EXERCISE OBJECTIVE: Write out the part of the Aquatope on White Sand commentary below from "Screenshots and Commentary" up to and including "in my journey.", word for word.

TEXT EXCERPT:
>>>>
Screenshots and Commentary
- It’s great to have veterinarian Takeshita back in the swing of things: since the events of The Aquatope on White Sand‘s first half, her son has grown and is now several months old. Here, the old Gama Gama team meet with Takeshita after having her over to check up on a penguin egg that’s about to hatch. Looking back, it’s been a little surprising to see how quickly time has passed; we’re now three-quarters of the way through The Aquatope on White Sand, and when the series began airing, the sun sets at 22:00. So much has happened in the past eighteen weeks, and besides the fact daylight savings ends tomorrow, my possession date is also coming up very quickly on my end. All of the i’s are dotted, and t’s are crossed, so I’m quite excited to be crossing another milestone in my journey.
<<<<
SUPPLIED INFORMATION:
>>>>
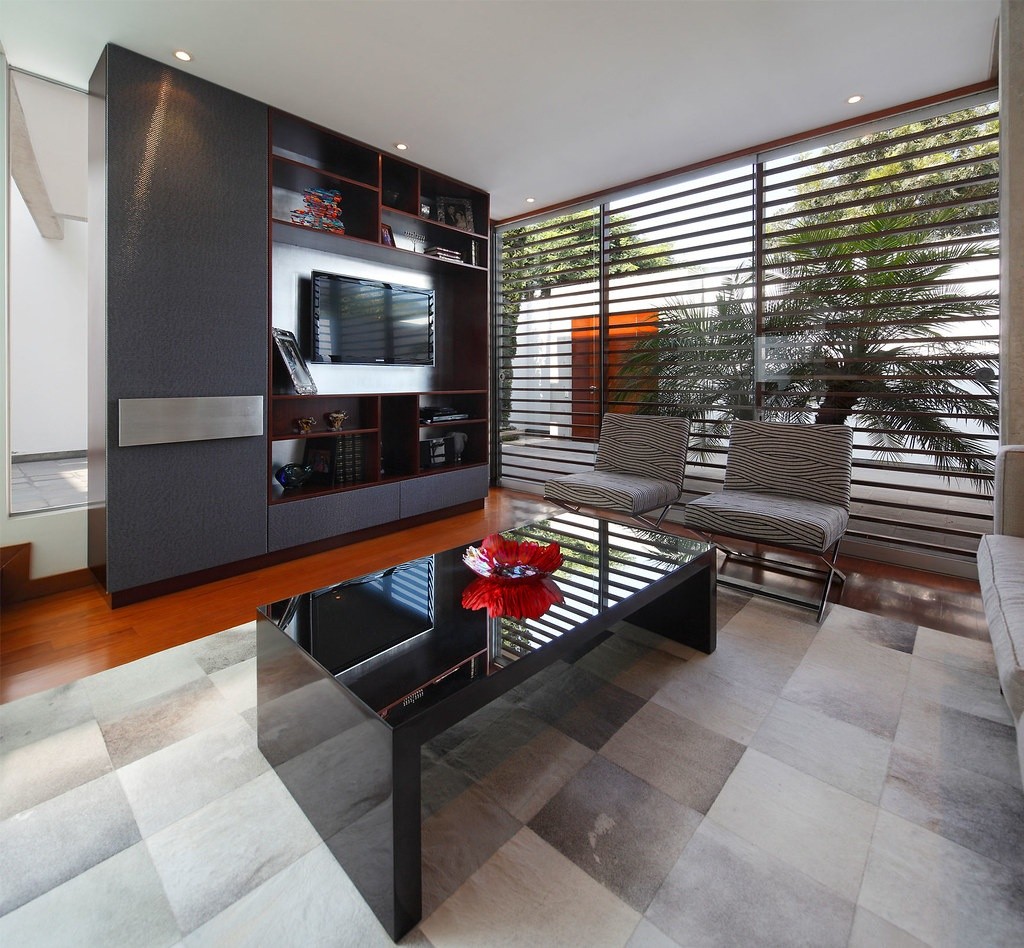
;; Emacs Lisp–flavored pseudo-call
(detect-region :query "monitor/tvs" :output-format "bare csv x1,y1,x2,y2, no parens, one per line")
309,270,435,368
310,555,433,676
<<<<
EXERCISE RESPONSE:
Screenshots and Commentary
- It’s great to have veterinarian Takeshita back in the swing of things: since the events of The Aquatope on White Sand‘s first half, her son has grown and is now several months old. Here, the old Gama Gama team meet with Takeshita after having her over to check up on a penguin egg that’s about to hatch. Looking back, it’s been a little surprising to see how quickly time has passed; we’re now three-quarters of the way through The Aquatope on White Sand, and when the series began airing, the sun sets at 22:00. So much has happened in the past eighteen weeks, and besides the fact daylight savings ends tomorrow, my possession date is also coming up very quickly on my end. All of the i’s are dotted, and t’s are crossed, so I’m quite excited to be crossing another milestone in my journey.